A GLP-1 receptor agonist with an exceptionally long half-life of approximately 7 days, enabling once-weekly subcutaneous dosing. Albumin binding extends its duration far beyond native GLP-1.
Semaglutide is a glucagon-like peptide-1 (GLP-1) receptor agonist — a synthetic analog of the naturally occurring incretin hormone GLP-1. Native GLP-1 has a half-life of only 1-2 minutes due to rapid enzymatic degradation by DPP-4. Semaglutide's molecular modifications extend this to approximately 7 days, a pharmacokinetic transformation that enables once-weekly dosing.
The compound achieves its extended duration through two key structural modifications: a C-18 fatty acid chain that promotes non-covalent albumin binding (human serum albumin acts as a circulating reservoir, slowly releasing the peptide), and strategic amino acid substitutions at positions 8 and 34 that confer resistance to DPP-4 degradation.
Semaglutide's pharmacokinetic profile makes it one of the longest-acting peptides in common use. The ~7-day half-life means it takes approximately 4-5 weeks of consistent weekly dosing to reach steady-state concentration — the point at which each weekly dose is maintaining stable levels rather than building them up. This extended approach to steady state is why titration protocols start low and escalate monthly.
Semaglutide mimics native GLP-1, binding to GLP-1 receptors distributed across multiple organ systems. Its mechanism is well-characterized in published clinical literature.
Semaglutide binds to GLP-1 receptors on pancreatic beta cells, potentiating glucose-dependent insulin secretion. This incretin effect is glucose-dependent — it is most active when blood glucose is elevated and diminishes as glucose normalizes.
GLP-1 receptor activation slows gastric emptying, extending the time food remains in the stomach. This pharmacological effect on gastric motility is one of the mechanisms behind the satiety effects observed with GLP-1 agonists.
Semaglutide's C-18 fatty acid sidechain binds reversibly to circulating albumin. This albumin reservoir effect is the primary pharmacokinetic mechanism responsible for the ~7-day half-life, as the bound peptide is shielded from renal clearance and enzymatic degradation.
Semaglutide has one of the most well-characterized pharmacokinetic profiles of any peptide in current use, supported by extensive clinical trial data.
| Parameter | Value |
|---|---|
| Half-Life | ~161 hours (~7 days) |
| Bioavailability (SubQ) | ~89% |
| Time to Peak (Tmax) | ~48 hours (1–3 days) |
| Duration of Activity | ~504 hours (~21 days) |
| Time to Steady State | 4–5 weeks |
| Route | Subcutaneous |
| Clearance | ~0.05 L/h |
The 161-hour half-life means that after a single injection, approximately 50% of the dose remains in circulation after one week. With consistent weekly dosing, concentrations accumulate over 4-5 weeks until the amount eliminated per week equals the amount injected — this is steady state.
Peak concentration occurs approximately 48 hours post-injection, with a gradual decline over the following 5 days. The peak-to-trough ratio at steady state is relatively narrow due to the long half-life, meaning blood levels remain relatively stable throughout the week once steady state is achieved.
At steady state, semaglutide's trough level (just before the next dose) is approximately 70-80% of the peak level. This narrow peak-to-trough range is pharmacokinetically favorable — it means the compound maintains consistent receptor occupancy throughout the dosing interval.
Semaglutide protocols are characterized by a gradual dose titration schedule. The following represents the most commonly observed pattern, with each step lasting approximately 4 weeks.

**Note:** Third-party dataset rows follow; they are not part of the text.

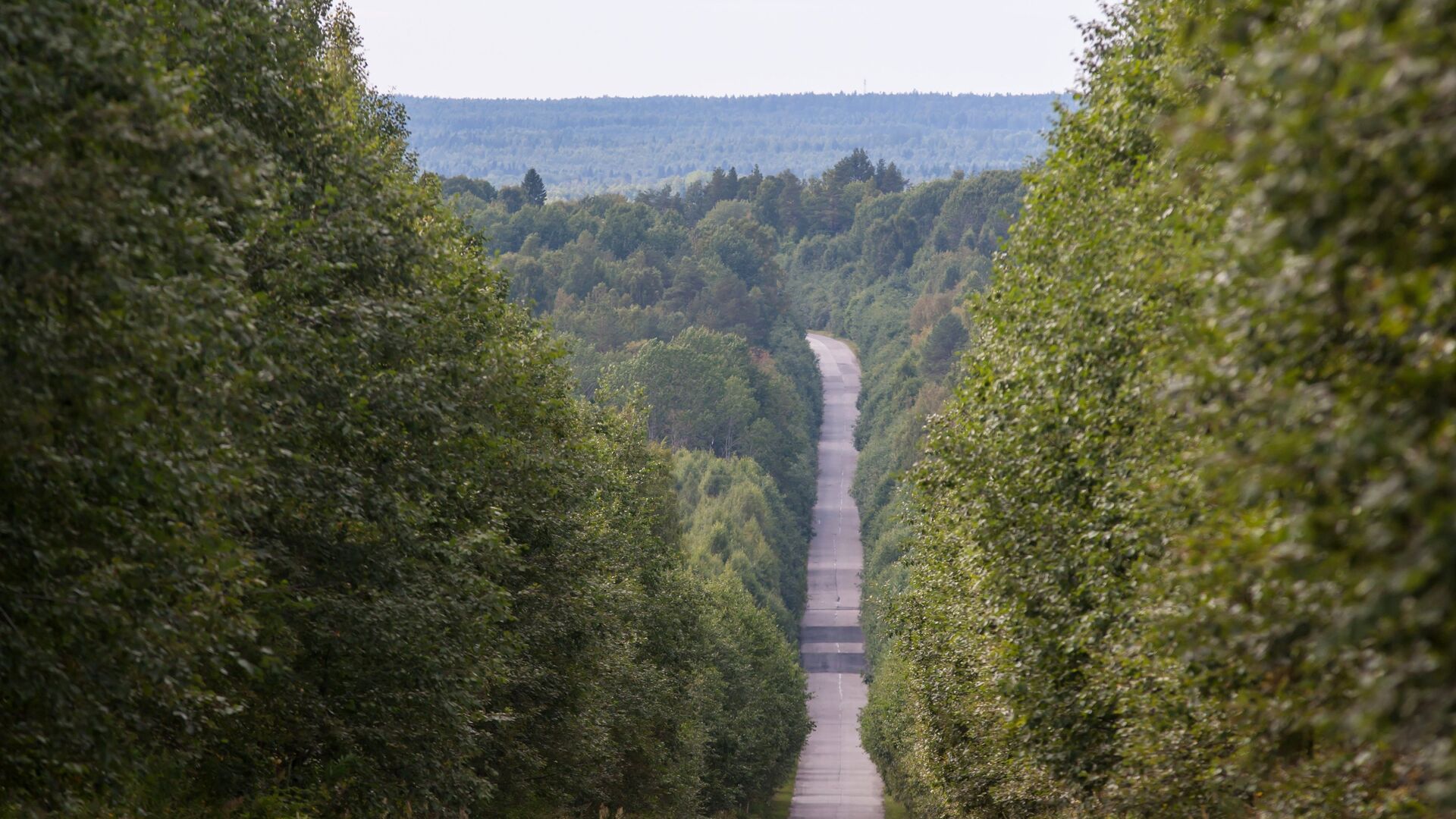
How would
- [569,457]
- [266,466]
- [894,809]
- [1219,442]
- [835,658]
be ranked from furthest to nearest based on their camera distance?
[835,658], [894,809], [569,457], [266,466], [1219,442]

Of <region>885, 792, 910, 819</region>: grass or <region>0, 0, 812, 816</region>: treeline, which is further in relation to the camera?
<region>885, 792, 910, 819</region>: grass

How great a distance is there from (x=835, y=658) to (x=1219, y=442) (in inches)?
5023

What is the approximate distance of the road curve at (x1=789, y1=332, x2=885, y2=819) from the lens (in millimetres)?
89188

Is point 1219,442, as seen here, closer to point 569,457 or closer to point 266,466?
point 266,466

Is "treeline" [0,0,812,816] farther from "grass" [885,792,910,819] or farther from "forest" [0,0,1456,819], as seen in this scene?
"grass" [885,792,910,819]

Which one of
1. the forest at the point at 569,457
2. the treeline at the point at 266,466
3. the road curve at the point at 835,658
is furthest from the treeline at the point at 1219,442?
the road curve at the point at 835,658

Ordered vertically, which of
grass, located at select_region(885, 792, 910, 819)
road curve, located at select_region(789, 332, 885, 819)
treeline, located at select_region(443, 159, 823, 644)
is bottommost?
road curve, located at select_region(789, 332, 885, 819)

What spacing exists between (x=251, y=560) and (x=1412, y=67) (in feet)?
34.5

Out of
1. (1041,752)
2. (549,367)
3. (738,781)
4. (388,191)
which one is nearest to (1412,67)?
(1041,752)

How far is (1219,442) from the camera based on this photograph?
11297 millimetres

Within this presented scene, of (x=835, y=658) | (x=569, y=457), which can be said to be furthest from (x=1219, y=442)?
(x=835, y=658)

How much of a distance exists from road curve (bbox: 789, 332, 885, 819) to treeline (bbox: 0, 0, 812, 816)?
53.0m

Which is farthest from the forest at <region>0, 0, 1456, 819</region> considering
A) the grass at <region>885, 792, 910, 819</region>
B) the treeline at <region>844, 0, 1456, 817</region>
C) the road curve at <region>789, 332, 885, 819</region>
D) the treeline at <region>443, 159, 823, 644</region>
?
the road curve at <region>789, 332, 885, 819</region>

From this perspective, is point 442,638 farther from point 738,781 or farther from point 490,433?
point 738,781
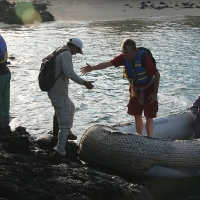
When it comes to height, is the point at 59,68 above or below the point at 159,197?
above

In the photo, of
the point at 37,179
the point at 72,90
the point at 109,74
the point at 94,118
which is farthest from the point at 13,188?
the point at 109,74

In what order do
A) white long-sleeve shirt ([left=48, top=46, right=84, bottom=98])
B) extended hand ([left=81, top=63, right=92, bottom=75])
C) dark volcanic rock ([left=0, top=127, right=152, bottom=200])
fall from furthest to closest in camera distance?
1. extended hand ([left=81, top=63, right=92, bottom=75])
2. white long-sleeve shirt ([left=48, top=46, right=84, bottom=98])
3. dark volcanic rock ([left=0, top=127, right=152, bottom=200])

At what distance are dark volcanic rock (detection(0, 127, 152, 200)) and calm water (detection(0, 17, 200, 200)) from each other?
10.3 feet

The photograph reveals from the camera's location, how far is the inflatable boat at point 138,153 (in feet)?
20.5

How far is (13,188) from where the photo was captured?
479cm

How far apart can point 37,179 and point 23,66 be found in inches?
494

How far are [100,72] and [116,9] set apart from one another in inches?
1193

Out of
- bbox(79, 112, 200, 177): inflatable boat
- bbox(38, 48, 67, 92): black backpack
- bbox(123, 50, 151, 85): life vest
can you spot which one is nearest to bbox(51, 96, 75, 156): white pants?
bbox(38, 48, 67, 92): black backpack

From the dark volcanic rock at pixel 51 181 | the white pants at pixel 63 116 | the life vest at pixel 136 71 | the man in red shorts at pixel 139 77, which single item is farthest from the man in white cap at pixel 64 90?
the life vest at pixel 136 71

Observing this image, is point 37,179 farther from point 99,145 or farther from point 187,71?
point 187,71

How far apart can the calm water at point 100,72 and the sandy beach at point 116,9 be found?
6.67 metres

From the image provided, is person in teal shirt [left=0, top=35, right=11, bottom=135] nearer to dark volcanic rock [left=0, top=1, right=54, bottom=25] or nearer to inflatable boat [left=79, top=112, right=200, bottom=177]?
inflatable boat [left=79, top=112, right=200, bottom=177]

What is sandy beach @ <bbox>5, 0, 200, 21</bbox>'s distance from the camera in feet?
133

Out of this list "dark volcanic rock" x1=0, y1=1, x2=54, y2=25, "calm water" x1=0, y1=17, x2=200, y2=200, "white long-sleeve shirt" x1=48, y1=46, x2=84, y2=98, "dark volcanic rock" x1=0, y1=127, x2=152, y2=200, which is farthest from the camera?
"dark volcanic rock" x1=0, y1=1, x2=54, y2=25
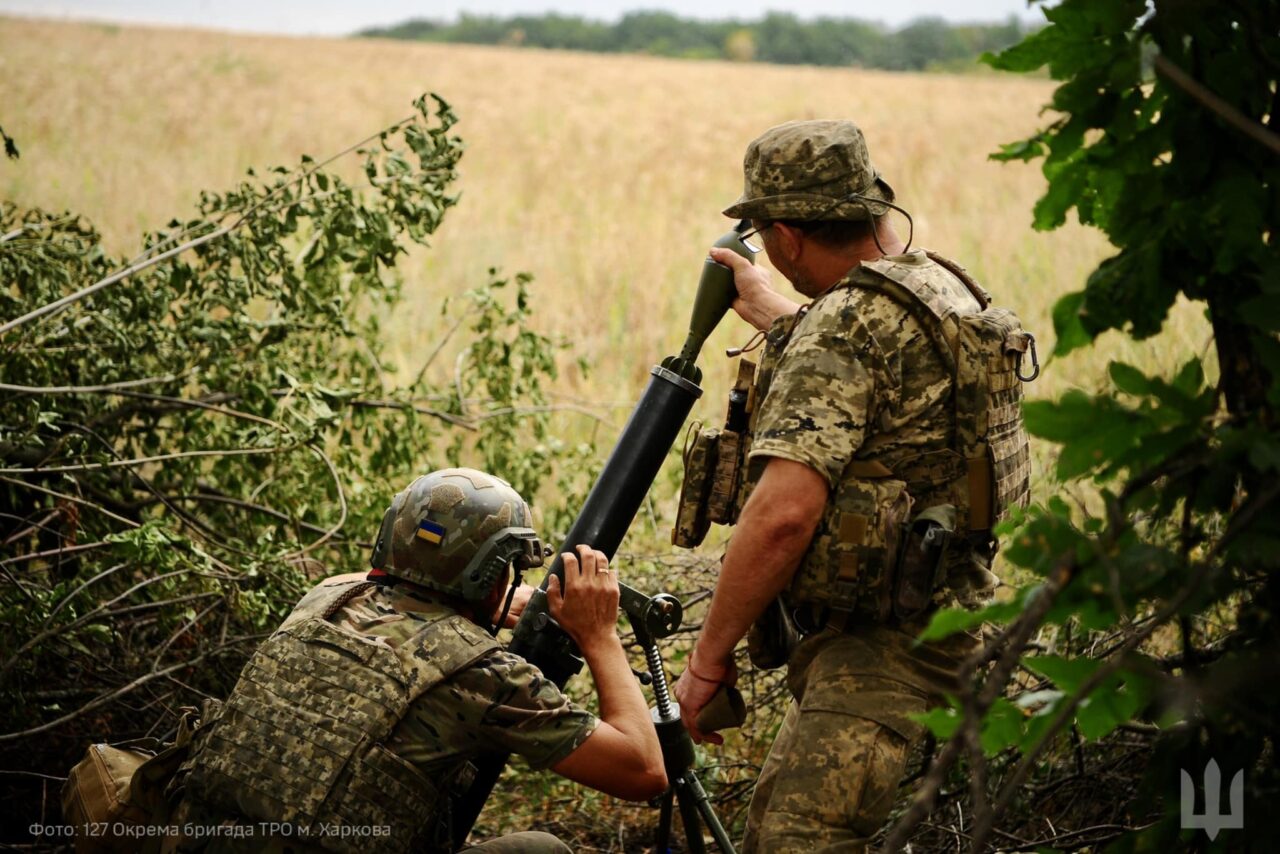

The gradual dose escalation is pharmacokinetically strategic. Starting at the full dose would cause rapid receptor saturation before the body has adapted to GLP-1 agonism. The 4-week steps roughly correspond to the time needed to reach steady state at each dose level, allowing physiological adaptation before escalating.
Pre-filled pens (branded semaglutide) do not require reconstitution. Compounded lyophilized semaglutide requires the following preparation.
Compounded semaglutide vials vary widely — common sizes include 2 mg, 5 mg, and 10 mg. Note the total mg on the vial label before calculating water volume.
Clean the rubber stoppers on both the semaglutide vial and bacteriostatic water vial with alcohol swabs. Allow to air dry.
Use the Milligram calculator to determine the exact bacteriostatic water volume for your vial size and desired dose. For example: a 5 mg vial + 2.5 mL bac water = 2 mg/mL concentration.
Draw the calculated volume of bacteriostatic water and inject it slowly along the inside wall of the semaglutide vial. Do not spray directly onto the powder.
Swirl the vial gently — do not shake. Semaglutide should dissolve into a clear, colorless solution. If particles remain, continue gentle swirling. Do not use if the solution is cloudy.
Store reconstituted semaglutide at 2–8°C (refrigerator). Reconstituted with bacteriostatic water, the solution is generally stable for up to 28 days. Mark the reconstitution date on the vial.